Tant que les débats politiques restent confinés à des enjeux d’ordre économique, cette nouvelle configuration ne pose pas réellement problème. Sur ce type de sujets, les deux composantes de l’électorat socialiste (classes moyennes et populaires) partagent en effet des préférences similaires. C’est également un domaine dans lequel les classes populaires sont moins susceptibles de se tourner vers les positions défendues par l’UDC et où la concurrence des Verts est nettement moins forte.

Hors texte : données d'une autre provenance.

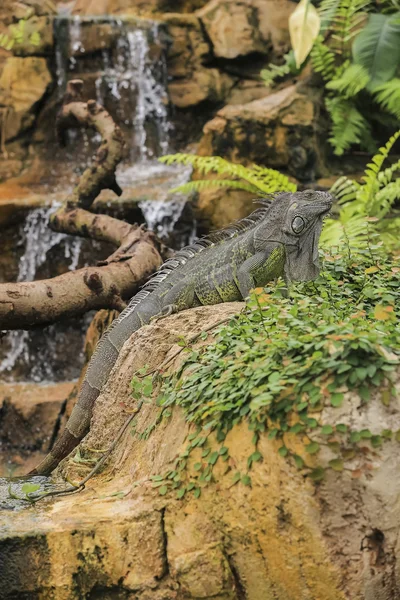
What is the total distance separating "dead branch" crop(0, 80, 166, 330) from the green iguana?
0.90 meters

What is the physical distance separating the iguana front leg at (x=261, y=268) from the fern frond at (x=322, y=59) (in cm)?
710

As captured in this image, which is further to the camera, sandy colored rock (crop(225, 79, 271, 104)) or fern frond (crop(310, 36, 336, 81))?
sandy colored rock (crop(225, 79, 271, 104))

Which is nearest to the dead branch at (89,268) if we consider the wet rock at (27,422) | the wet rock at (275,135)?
the wet rock at (27,422)

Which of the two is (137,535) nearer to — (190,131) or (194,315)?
(194,315)

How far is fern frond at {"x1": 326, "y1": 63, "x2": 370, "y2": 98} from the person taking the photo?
39.6ft

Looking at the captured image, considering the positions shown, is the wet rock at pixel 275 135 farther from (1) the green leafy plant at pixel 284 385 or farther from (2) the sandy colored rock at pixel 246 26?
(1) the green leafy plant at pixel 284 385

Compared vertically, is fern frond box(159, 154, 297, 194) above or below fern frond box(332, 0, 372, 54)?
below

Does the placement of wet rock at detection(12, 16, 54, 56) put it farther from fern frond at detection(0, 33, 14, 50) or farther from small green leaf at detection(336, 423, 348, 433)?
small green leaf at detection(336, 423, 348, 433)

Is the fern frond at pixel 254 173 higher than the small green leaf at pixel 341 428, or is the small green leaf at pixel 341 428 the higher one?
the small green leaf at pixel 341 428

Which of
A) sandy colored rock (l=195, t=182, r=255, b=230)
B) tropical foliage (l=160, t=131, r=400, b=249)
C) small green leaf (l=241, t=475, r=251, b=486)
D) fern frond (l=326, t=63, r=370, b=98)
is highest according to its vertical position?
fern frond (l=326, t=63, r=370, b=98)

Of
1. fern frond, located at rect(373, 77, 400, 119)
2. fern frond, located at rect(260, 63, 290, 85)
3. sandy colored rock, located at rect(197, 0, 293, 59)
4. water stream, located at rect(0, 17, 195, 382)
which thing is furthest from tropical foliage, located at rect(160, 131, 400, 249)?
sandy colored rock, located at rect(197, 0, 293, 59)

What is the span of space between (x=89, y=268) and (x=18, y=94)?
7.85 meters

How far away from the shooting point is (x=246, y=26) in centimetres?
1471

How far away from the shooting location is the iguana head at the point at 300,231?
5.99 metres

Les choses se compliquent cependant lorsque, comme en 2007, ce sont des questions liées à des thématiques culturelles (l’immigration, la politique d’asile et la sécurité), qui dominent les débats politiques. Dans un tel cas de figure, le PS se trouve contraint à un grand écart délicat entre les deux principales franges de son électorat. «S’il opte pour une position d’ouverture, le PS s’assure le soutien des nouvelles classes moyennes, mais il s’aliène les voix des classes populaires, qui lui préféreront l’UDC, écrivent Daniel Oesch et Lise Rennwald. Et s’il opte pour une position plus traditionaliste, il limitera peut-être l’hémorragie au sein de sa base populaire, mais au risque de heurter ses électeurs de la nouvelle classe moyenne.»

La crise, une aubaine?

Selon Daniel Oesch, le PS n’a guère de marge de manœuvre s’il entend maintenir sa position dominante sur la gauche de l’échiquier politique. «L’avenir du Parti socialiste dépend largement de sa capacité à influencer l’agenda politique, explique le chercheur. S’il parvient à axer ses campagnes sur des sujets comme la fiscalité, les salaires ou le rôle de l’Etat social, la cohabitation des deux électorats est tout à fait possible. De ce point de vue, la crise économique actuelle peut constituer une opportunité. Pour en profiter, il faudra cependant que le Parti socialiste soit non seulement capable d’imposer ce genre de sujet dans le débat public, mais aussi de convaincre ses électeurs potentiels de sa capacité à répondre à ce type de défis.»

Vincent Monnet

«Le Destin de la gauche. Analyse du vote PS et Verts en Suisse», sous la dir. de Pascal Sciarini et Sarah Nicolet, Ed. Georg.